_Texte:_
------------------------------
La première priorité que nous devons tous nous accorder à prendre en charge est l’élimination des armes nucléaires. Il s’agit là d’une obligation que la CIJ a confirmée à juste titre dans son avis consultatif de juillet 1996. Les Etats dotés de l’arme nucléaire ont réaffirmé leur engagement sans équivoque d’éliminer totalement leurs arsenaux nucléaires. La codification de l’objectif de désarmement nucléaire doit se faire en normes délégitimant l’usage ou même la détention de telles armes. Le programme de travail de la CD viserait à identifier les éléments et moyens d’y parvenir à terme. Dans ce contexte, un Traité sur l’interdiction de la production des matières fissiles pour la fabrication d’armes nucléaires ou autres dispositif explosifs nucléaires et l’élimination progressive des stocks serait un élément essentiel dans le processus de désarmement nucléaire.

 

Un tel Traité en lui-même devrait s’inscrire dans une démarche d’ensemble ouvrant la voie au désarmement nucléaire. Il devrait être complété à titre prioritaire par d’autres mesures visant à revoir les fondements des doctrines nucléaires pour réduire le rôle des armes nucléaires dans les politiques de défense. L’objectif serait de donner un sens pratique au principe de sécurité non diminuée pour tous. A cet égard, l’octroi de garanties négatives de sécurité crédibles et contraignantes revêt une priorité pour les Etats qui comme le mien ont pris l’engagement de ne pas opter pour l’arme nucléaire. Nous reconnaissons comme d’autres que la responsabilité première de tout Gouvernement est de protéger ses citoyens et ses intérêts. C’est d’ailleurs notre mission ici en tant que représentants de nos Etats respectifs. Mais, nous pensons que les intérêts nationaux devraient tenir compte de l’intérêt commun de l’humanité et que les impératifs nationaux de sécurité ne devraient pas faire abstraction des intérêts de l’humanité. Par ailleurs, il est inconcevable qu’un besoin légitime de sécurité des Etats non dotés de l’arme nucléaire soit considéré comme un danger ou comme une menace pour la sécurité des Etats dotés de l’arme nucléaire.
------------------------------
_Données:_
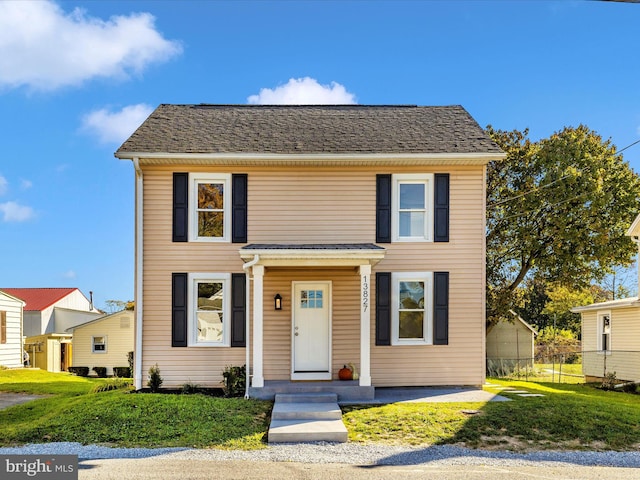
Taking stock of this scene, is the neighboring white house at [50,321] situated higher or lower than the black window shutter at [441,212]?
lower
------------------------------
_Travail demandé:_
a: Recopiez fidèlement, s'il vous plaît, le passage du texte qui va de « La première priorité » jusqu'à « de désarmement nucléaire. » inclus.
b: Répondez brièvement d'après le texte :
(i) De quel mois et de quelle année date l'avis consultatif de la CIJ ?
(ii) Quelle est la responsabilité première de tout Gouvernement ?
(iii) Quelles garanties revêtent une priorité pour les États qui se sont engagés à ne pas opter pour l'arme nucléaire ?
Ces données n'ont aucun lien avec le texte.

_Corrigé:_
a:
La première priorité que nous devons tous nous accorder à prendre en charge est l’élimination des armes nucléaires. Il s’agit là d’une obligation que la CIJ a confirmée à juste titre dans son avis consultatif de juillet 1996. Les Etats dotés de l’arme nucléaire ont réaffirmé leur engagement sans équivoque d’éliminer totalement leurs arsenaux nucléaires. La codification de l’objectif de désarmement nucléaire doit se faire en normes délégitimant l’usage ou même la détention de telles armes. Le programme de travail de la CD viserait à identifier les éléments et moyens d’y parvenir à terme. Dans ce contexte, un Traité sur l’interdiction de la production des matières fissiles pour la fabrication d’armes nucléaires ou autres dispositif explosifs nucléaires et l’élimination progressive des stocks serait un élément essentiel dans le processus de désarmement nucléaire.

b:
(i) Juillet 1996.
(ii) Protéger ses citoyens et ses intérêts.
(iii) Des garanties négatives de sécurité crédibles et contraignantes.